START Recorded information
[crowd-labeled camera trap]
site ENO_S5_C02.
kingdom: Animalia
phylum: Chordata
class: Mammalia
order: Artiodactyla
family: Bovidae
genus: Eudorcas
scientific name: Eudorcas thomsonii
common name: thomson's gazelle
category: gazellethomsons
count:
END Recorded information
### What is being asked
Restate each entry word for word.

### Solution to this exercise
[crowd-labeled camera trap]
site ENO_S5_C02.
kingdom: Animalia
phylum: Chordata
class: Mammalia
order: Artiodactyla
family: Bovidae
genus: Eudorcas
scientific name: Eudorcas thomsonii
common name: thomson's gazelle
category: gazellethomsons
count:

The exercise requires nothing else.